The statement follows reports that the company had paused purchases of carbon removal credits, prompting concern among project developers and investors reliant on Microsoft’s demand to underpin financing and scale.
“Our carbon removal program has not ended,” Microsoft chief sustainability officer Melanie Nakagawa said. “We continue to both build on and support our existing portfolio of both nature-based and technology-based solutions.”

A Market Built on a Single Buyer
Microsoft’s influence over the carbon removal ecosystem is difficult to overstate. Data from carbon dioxide removals platform CDR.fyi indicates the company represents roughly 90% of global carbon removal credit purchases in 2025. Estimates from BloombergNEF suggest the figure may be even higher, approaching 96%.
By comparison, the Frontier Buyers coalition, a high-profile consortium of corporate buyers, has contracted approximately 1.8 million tonnes of removals to date, a fraction of Microsoft’s activity.
This concentration has effectively made Microsoft the price setter, validator, and anchor client for an emerging industry still struggling to achieve scale. Its purchasing decisions directly influence project viability, capital flows, and investor confidence.
Procurement Adjustments, Not Strategic Retreat
Nakagawa emphasized that any changes to procurement volumes reflect operational discipline rather than a shift in ambition.
“Our decarbonization approach combines reduction, removal, and efficiency, and carbon removal is one piece of that equation. At times we may adjust the pace or volume of our carbon removal procurement as we continue to refine our approach toward sustainability goals. Any adjustments we make are part of our disciplined approach not a change in ambition.”
The clarification comes amid reports that some developers were informed projects could be delayed or shelved, in part due to financial considerations. While Microsoft did not directly confirm those discussions, the acknowledgment of potential recalibration suggests a more selective capital deployment strategy.
Climate Strategy Anchored in Carbon Negative Target
Carbon removal remains central to Microsoft’s broader climate commitments. The company has pledged to become carbon negative by 2030 and to remove all historical emissions by 2050.
Its approach prioritizes emissions reduction first, with carbon removal deployed to address residual and legacy emissions that cannot be eliminated through operational changes alone.
In 2025, Microsoft signed agreements to remove a record 45 million metric tonnes of CO2, doubling its contracted volume from the previous year. The scale of these commitments has helped accelerate both nature-based and engineered removal pathways, from afforestation to direct air capture.
RELATED ARTICLE: Microsoft Pauses New Carbon Removal Credit Purchases
Building Market Infrastructure and Standards
Beyond procurement, Microsoft has played a formative role in shaping the carbon removal market itself.

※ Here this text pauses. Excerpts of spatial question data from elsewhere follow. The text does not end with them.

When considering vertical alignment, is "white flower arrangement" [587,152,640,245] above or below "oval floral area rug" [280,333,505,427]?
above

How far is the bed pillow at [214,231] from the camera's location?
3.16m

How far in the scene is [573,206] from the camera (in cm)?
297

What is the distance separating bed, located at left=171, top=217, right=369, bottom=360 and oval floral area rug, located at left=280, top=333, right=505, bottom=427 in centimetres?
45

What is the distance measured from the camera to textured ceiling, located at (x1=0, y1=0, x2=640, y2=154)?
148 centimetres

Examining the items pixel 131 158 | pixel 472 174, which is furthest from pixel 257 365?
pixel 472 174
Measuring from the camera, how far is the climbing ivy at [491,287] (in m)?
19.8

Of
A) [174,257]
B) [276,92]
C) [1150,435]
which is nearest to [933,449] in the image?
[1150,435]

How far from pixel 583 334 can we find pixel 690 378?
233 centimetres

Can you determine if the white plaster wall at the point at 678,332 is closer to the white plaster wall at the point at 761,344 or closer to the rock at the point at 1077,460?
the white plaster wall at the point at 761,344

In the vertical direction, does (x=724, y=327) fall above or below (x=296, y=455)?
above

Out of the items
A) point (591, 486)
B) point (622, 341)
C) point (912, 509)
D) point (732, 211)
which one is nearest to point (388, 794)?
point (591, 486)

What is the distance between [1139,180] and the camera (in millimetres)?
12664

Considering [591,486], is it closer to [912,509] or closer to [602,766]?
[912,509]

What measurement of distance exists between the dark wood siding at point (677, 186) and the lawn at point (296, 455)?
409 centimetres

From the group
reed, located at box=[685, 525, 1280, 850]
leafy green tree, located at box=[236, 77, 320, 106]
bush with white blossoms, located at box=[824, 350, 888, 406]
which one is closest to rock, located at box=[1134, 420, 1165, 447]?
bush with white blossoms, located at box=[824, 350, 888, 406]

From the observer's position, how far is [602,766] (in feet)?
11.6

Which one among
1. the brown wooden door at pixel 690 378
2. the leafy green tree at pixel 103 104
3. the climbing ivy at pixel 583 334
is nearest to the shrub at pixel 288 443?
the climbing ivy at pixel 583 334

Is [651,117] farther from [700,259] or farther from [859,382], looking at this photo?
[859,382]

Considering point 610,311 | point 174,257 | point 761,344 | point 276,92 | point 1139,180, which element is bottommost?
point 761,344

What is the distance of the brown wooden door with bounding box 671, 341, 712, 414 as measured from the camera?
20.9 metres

The company has worked directly with early-stage developers, often contracting projects before they are listed on registries. It has also introduced its own Criteria for High-Quality Carbon Dioxide Removal, requiring suppliers to provide detailed documentation on methodologies, durability, and verification processes.
In parallel, Microsoft has supported innovative financing structures aimed at de-risking early-stage technologies and unlocking private capital.
These interventions have helped address one of the sector’s core challenges: credibility. Market participants continue to grapple with questions around permanence, measurement, and standardization.
What Executives and Investors Should Watch
For corporate buyers and institutional investors, Microsoft’s position highlights both opportunity and vulnerability within voluntary carbon markets.
On one hand, sustained commitment from a dominant buyer reinforces long-term demand signals and supports continued investment in removal technologies. On the other, even minor adjustments in procurement strategy can ripple across the ecosystem, affecting project timelines, valuations, and financing structures.
The episode also reflects a broader shift toward capital discipline in climate spending, as companies balance ambitious ESG targets with financial scrutiny.
A Market Still Far from Scale
The stakes extend beyond corporate strategy. Scientists widely agree that large-scale carbon removal will be essential to limit global warming, particularly to offset hard-to-abate emissions.
Yet current global removal capacity remains a fraction of what is required.
Microsoft’s continued participation offers critical support to an industry still in its formative phase. At the same time, its recalibration signals that the path to scale will depend not only on ambition, but on credible economics, robust governance, and durable market structures.
For global climate efforts, the message is clear: demand is holding, but the rules of engagement are tightening.